SATIRE ET MOUVEMENT POLITIQUE

Daniel DeMontigny

Depuis l’élection présidentielle de Trump, les extrêmes de la
gauche et de la droite ont pris beaucoup plus de place sur les réseaux
sociaux, et plus particulièrement sur Youtube, où un grand
nombre de canaux sont apparus rapportant les agissements et les
propos des parties adverses. Certains de ces podcasts ou balados
sont produits en studio, mais d’autres se présentent sous forme
d’entrevues spontanées filmées sur le terrain lors de manifestations,
sur les campus universitaires et dans la rue. Un intervieweur
conservateur pose des questions, plutôt des provocations sous
forme de questions aux manifestants de gauche pour inciter une
réaction. L’attitude est agressive et les questions sont souvent sans
fondement, mais les réponses données et les réactions émotives
qu’elles suscitent exposent le ridicule des propos mal informés et
la fragilité de la partie adverse.
Par contre, ces baladodiffuseurs ne sont pas tous égaux. Certains
parviennent, sans agressivité et avec une attitude plus ludique,
accompagnés de faits, à faire parler des manifestants. Ces manifestations,
que ce soit pour l’égalité des femmes, des droits LGBT,
de la lutte anti-raciste ou anti-islamophobe, pour ne nommer que
quelques causes, se confondent l’une dans l’autre pour les manifestants.

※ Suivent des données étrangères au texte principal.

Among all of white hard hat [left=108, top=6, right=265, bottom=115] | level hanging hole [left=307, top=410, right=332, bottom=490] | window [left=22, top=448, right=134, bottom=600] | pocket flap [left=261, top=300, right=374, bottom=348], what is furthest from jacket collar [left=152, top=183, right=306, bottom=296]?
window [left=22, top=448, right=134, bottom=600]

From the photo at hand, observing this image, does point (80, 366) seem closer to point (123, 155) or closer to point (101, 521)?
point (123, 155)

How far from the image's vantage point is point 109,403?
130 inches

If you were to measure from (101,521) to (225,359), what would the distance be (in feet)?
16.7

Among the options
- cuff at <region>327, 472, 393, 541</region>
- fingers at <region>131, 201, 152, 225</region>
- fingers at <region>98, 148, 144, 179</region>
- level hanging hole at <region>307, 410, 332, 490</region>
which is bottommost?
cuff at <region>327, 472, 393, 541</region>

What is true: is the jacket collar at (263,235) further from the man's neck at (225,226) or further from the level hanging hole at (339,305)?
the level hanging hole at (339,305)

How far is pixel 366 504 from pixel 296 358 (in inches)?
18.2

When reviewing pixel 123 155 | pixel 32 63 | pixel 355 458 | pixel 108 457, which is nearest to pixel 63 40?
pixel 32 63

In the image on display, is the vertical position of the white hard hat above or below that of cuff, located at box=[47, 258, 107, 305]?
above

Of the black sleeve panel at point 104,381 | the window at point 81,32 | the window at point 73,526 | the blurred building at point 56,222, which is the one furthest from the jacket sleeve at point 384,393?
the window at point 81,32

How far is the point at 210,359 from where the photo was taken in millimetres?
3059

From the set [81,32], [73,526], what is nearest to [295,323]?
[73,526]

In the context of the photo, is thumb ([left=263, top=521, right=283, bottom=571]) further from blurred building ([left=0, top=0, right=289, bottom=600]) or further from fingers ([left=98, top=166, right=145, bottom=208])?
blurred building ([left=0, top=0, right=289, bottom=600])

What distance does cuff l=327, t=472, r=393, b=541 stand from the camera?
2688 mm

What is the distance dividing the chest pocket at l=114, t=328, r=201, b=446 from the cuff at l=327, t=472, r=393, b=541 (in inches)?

Ultimement, toutes ces causes convergent vers un point
commun: Trump! La majorité des messages sur pancartes, et les
commentaires des manifestants, le tiennent responsable de tous
les maux sociétaux. À preuve, lors d’une manif récente du groupe
PETA à Hollywood, groupe qui défend le traitement éthique des
animaux, un baladodiffuseur sur Youtube, Fleccas Talks, interroge
plusieurs manifestants et les réponses sont dignes d’une satire. Bilan:
Trump est responsable de l’abus des animaux en Amérique et
comme preuve, un individu invoque le fait que le président n’a pas de chien! Ces entrevues spontanées sont très addictives. D’une
part, le logarithme de Youtube facilite l’accès à ces vidéos, car,
n’en visionnant qu’une seule, Youtube vous en proposera de plus
en plus, et d’autre part, les réponses verbales et psychologiques
données aux questions sont satiriques et très drôles. Diminuer un
argument jusqu’à le faire paraître ridicule, exagérer une situation
réelle à un point tel qu’elle devient ridicule ou juxtaposer des questions
d’importance inégale au point de diminuer l’importance de
l’ensemble relèvent de la satire. Il suffit de regarder une dizaine
de ces vidéos pour comprendre que le mouvement politique de
gauche, centré sur une soi-disant «culture de la victime», est une
satire d’un mouvement politique. Les faits n’existent plus ou, du
moins, sont morcelés, exagérés, pour s’ajuster à la cause. La juxtaposition
des différentes causes et revendications se confondent,
s’opposent même. Le ridicule s’impose, mais le ridicule ne semble
pas les affecter pour autant, sauf quand ils sont présentés avec
des faits lorsqu’interrogés individuellement. Et là, la tragi-comédie
s’installe pour notre plus grand bonheur.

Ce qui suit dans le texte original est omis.